What the task requires —
The entries below should be transcribed in their entirety, exactly as written.

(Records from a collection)
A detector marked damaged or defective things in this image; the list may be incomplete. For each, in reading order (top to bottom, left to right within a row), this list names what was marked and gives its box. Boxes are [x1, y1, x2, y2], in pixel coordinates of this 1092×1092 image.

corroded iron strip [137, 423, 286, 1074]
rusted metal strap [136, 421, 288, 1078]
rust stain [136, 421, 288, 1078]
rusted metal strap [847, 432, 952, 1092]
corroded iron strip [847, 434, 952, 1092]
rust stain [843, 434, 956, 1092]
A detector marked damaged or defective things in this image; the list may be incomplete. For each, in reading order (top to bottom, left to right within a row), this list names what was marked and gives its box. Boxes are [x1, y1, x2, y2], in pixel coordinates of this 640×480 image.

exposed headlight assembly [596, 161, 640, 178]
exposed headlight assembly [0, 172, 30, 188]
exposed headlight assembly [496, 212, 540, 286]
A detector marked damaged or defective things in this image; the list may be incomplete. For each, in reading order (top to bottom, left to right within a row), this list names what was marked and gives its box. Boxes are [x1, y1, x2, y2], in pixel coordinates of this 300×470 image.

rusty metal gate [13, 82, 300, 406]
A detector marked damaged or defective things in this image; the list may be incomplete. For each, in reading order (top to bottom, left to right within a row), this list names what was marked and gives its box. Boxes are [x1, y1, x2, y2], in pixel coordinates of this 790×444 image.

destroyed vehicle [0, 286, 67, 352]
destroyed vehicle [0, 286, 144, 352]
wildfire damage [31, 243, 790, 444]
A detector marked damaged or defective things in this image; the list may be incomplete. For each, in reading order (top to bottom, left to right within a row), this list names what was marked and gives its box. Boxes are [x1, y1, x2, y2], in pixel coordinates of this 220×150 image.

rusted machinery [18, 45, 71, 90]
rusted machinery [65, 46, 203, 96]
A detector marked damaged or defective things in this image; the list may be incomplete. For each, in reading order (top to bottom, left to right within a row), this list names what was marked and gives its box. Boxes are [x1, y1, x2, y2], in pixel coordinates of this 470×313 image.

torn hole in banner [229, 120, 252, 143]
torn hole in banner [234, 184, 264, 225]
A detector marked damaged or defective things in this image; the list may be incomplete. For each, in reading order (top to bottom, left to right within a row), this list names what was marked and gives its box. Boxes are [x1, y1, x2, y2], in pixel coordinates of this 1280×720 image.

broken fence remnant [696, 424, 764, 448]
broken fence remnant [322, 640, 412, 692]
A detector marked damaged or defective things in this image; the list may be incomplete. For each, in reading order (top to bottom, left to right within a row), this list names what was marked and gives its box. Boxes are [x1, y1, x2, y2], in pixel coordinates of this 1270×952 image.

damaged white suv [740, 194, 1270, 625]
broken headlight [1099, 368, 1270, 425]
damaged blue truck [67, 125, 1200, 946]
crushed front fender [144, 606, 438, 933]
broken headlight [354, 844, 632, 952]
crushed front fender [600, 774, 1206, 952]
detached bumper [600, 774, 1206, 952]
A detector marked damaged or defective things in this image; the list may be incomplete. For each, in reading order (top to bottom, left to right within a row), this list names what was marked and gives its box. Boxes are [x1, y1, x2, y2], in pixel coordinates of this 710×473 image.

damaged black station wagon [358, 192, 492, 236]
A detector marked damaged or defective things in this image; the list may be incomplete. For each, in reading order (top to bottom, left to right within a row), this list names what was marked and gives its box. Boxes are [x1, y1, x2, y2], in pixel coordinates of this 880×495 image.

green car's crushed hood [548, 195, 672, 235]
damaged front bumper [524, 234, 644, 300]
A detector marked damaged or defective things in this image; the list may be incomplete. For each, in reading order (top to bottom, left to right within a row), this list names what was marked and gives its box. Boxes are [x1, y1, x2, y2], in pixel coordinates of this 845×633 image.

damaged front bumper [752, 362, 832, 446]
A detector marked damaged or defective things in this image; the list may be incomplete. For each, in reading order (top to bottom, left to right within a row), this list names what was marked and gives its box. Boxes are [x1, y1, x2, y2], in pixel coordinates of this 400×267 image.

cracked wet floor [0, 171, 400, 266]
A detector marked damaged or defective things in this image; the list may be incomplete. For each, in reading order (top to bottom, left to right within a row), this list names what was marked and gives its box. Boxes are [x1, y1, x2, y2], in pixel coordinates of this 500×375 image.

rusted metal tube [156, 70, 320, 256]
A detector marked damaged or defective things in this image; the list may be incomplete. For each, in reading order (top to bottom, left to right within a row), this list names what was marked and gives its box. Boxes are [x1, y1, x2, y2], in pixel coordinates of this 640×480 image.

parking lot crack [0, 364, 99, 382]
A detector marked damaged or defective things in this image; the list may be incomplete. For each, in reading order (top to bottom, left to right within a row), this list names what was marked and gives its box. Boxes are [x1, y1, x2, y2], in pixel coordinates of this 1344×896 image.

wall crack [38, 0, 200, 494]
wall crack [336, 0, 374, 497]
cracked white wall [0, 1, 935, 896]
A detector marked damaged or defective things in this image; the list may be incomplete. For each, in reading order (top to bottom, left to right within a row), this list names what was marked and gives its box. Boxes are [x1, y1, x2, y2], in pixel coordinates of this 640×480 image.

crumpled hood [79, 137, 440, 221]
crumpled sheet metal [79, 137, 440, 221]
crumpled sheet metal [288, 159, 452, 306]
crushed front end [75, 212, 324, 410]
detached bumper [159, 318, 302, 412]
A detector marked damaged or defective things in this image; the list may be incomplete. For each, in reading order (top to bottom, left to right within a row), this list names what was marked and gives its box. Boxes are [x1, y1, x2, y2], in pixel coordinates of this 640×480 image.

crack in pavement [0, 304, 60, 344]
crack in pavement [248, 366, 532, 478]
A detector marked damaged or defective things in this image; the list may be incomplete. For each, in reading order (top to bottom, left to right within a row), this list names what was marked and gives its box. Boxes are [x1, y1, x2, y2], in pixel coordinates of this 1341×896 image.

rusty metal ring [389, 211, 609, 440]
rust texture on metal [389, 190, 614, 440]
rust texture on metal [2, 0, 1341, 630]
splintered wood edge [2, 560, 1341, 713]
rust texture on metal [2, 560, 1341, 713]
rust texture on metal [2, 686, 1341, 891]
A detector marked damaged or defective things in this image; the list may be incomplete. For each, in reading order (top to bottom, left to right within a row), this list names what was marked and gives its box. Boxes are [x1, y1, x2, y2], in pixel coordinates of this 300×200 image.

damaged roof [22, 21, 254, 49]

Solution to the problem —
A detector marked damaged or defective things in this image; the list may be incomplete. For each, in reading order (top to bottom, left to right within a row), this list names what was marked and gives its box. Boxes are [x1, y1, x2, y2], in pixel coordinates of this 1092×1092 image.

corroded iron strip [137, 423, 286, 1074]
rusted metal strap [136, 421, 288, 1078]
rust stain [136, 421, 288, 1078]
rusted metal strap [847, 432, 952, 1092]
corroded iron strip [847, 434, 952, 1092]
rust stain [843, 434, 956, 1092]
A detector marked damaged or defective things in this image; the list may be incomplete. For each, in reading order (top to bottom, left to right within a row), this list names what was marked and gives its box. Boxes are [x1, y1, x2, y2], in pixel coordinates of this 640×480 image.

exposed headlight assembly [596, 161, 640, 178]
exposed headlight assembly [0, 172, 30, 188]
exposed headlight assembly [496, 212, 540, 286]
A detector marked damaged or defective things in this image; the list may be incomplete. For each, in reading order (top to bottom, left to right within a row), this list names what was marked and gives its box. Boxes are [x1, y1, x2, y2], in pixel coordinates of this 300×470 image.

rusty metal gate [13, 82, 300, 406]
A detector marked damaged or defective things in this image; the list may be incomplete. For each, in reading order (top to bottom, left to right within a row), this list names what was marked and gives its box. Boxes are [x1, y1, x2, y2], in pixel coordinates of this 790×444 image.

destroyed vehicle [0, 286, 67, 352]
destroyed vehicle [0, 286, 144, 352]
wildfire damage [31, 243, 790, 444]
A detector marked damaged or defective things in this image; the list may be incomplete. For each, in reading order (top to bottom, left to right within a row), this list names what was marked and gives its box. Boxes are [x1, y1, x2, y2], in pixel coordinates of this 220×150 image.

rusted machinery [18, 45, 71, 90]
rusted machinery [65, 46, 203, 96]
A detector marked damaged or defective things in this image; the list may be incomplete. For each, in reading order (top to bottom, left to right within a row), this list names what was marked and gives its box. Boxes are [x1, y1, x2, y2], in pixel coordinates of this 470×313 image.

torn hole in banner [229, 120, 252, 143]
torn hole in banner [234, 184, 264, 225]
A detector marked damaged or defective things in this image; the list may be incomplete. For each, in reading order (top to bottom, left to right within a row), this list names what was marked and gives its box. Boxes are [x1, y1, x2, y2], in pixel coordinates of this 1280×720 image.

broken fence remnant [696, 424, 764, 448]
broken fence remnant [322, 640, 412, 692]
A detector marked damaged or defective things in this image; the list may be incomplete. For each, in reading order (top to bottom, left to right within a row), this list names what was marked and gives its box. Boxes are [x1, y1, x2, y2], in pixel coordinates of this 1270×952 image.

damaged white suv [740, 194, 1270, 625]
broken headlight [1099, 368, 1270, 425]
damaged blue truck [67, 125, 1200, 946]
crushed front fender [144, 606, 438, 933]
broken headlight [354, 844, 632, 952]
crushed front fender [600, 774, 1206, 952]
detached bumper [600, 774, 1206, 952]
A detector marked damaged or defective things in this image; the list may be incomplete. For each, in reading order (top to bottom, left to right within a row), this list names what was marked and gives its box. Boxes are [x1, y1, x2, y2], in pixel coordinates of this 710×473 image.

damaged black station wagon [358, 192, 492, 236]
A detector marked damaged or defective things in this image; the list may be incomplete. For each, in reading order (top to bottom, left to right within a row), this list names what was marked and gives its box. Boxes are [x1, y1, x2, y2], in pixel coordinates of this 880×495 image.

green car's crushed hood [548, 195, 672, 235]
damaged front bumper [524, 234, 644, 300]
A detector marked damaged or defective things in this image; the list may be incomplete. For each, in reading order (top to bottom, left to right within a row), this list names what was marked and gives its box. Boxes are [x1, y1, x2, y2], in pixel coordinates of this 845×633 image.

damaged front bumper [752, 362, 832, 446]
A detector marked damaged or defective things in this image; the list may be incomplete. For each, in reading order (top to bottom, left to right within a row), this list names what was marked and gives its box. Boxes are [x1, y1, x2, y2], in pixel coordinates of this 400×267 image.

cracked wet floor [0, 171, 400, 266]
A detector marked damaged or defective things in this image; the list may be incomplete. For each, in reading order (top to bottom, left to right within a row), this list names what was marked and gives its box. Boxes are [x1, y1, x2, y2], in pixel coordinates of this 500×375 image.

rusted metal tube [156, 70, 320, 256]
A detector marked damaged or defective things in this image; the list may be incomplete. For each, in reading order (top to bottom, left to right within a row), this list names what was marked and gives its box. Boxes are [x1, y1, x2, y2], in pixel coordinates of this 640×480 image.

parking lot crack [0, 364, 99, 382]
A detector marked damaged or defective things in this image; the list may be incomplete. For each, in reading order (top to bottom, left to right within a row), this list names what was marked and gives its box. Boxes are [x1, y1, x2, y2], in pixel coordinates of this 1344×896 image.

wall crack [38, 0, 200, 494]
wall crack [336, 0, 374, 497]
cracked white wall [0, 1, 935, 896]
A detector marked damaged or defective things in this image; the list may be incomplete. For each, in reading order (top to bottom, left to right within a row), this list names what was marked and gives its box. Boxes are [x1, y1, x2, y2], in pixel coordinates of this 640×480 image.

crumpled hood [79, 137, 440, 221]
crumpled sheet metal [79, 137, 440, 221]
crumpled sheet metal [288, 159, 452, 306]
crushed front end [75, 212, 324, 410]
detached bumper [159, 318, 302, 412]
A detector marked damaged or defective things in this image; the list may be incomplete. For each, in reading order (top to bottom, left to right within a row), this list names what was marked and gives its box. Boxes are [x1, y1, x2, y2], in pixel coordinates of this 640×480 image.

crack in pavement [0, 304, 60, 344]
crack in pavement [248, 366, 532, 478]
A detector marked damaged or defective things in this image; the list may be incomplete. For each, in reading order (top to bottom, left to right within a row), this list names what was marked and gives its box. Boxes are [x1, y1, x2, y2], in pixel coordinates of this 1341×896 image.

rusty metal ring [389, 211, 609, 440]
rust texture on metal [389, 190, 614, 440]
rust texture on metal [2, 0, 1341, 630]
splintered wood edge [2, 560, 1341, 713]
rust texture on metal [2, 560, 1341, 713]
rust texture on metal [2, 686, 1341, 891]
A detector marked damaged or defective things in this image; the list may be incomplete. For each, in reading order (top to bottom, left to right within a row), this list names what was marked and gives its box. Boxes are [x1, y1, x2, y2], in pixel coordinates of this 300×200 image.

damaged roof [22, 21, 254, 49]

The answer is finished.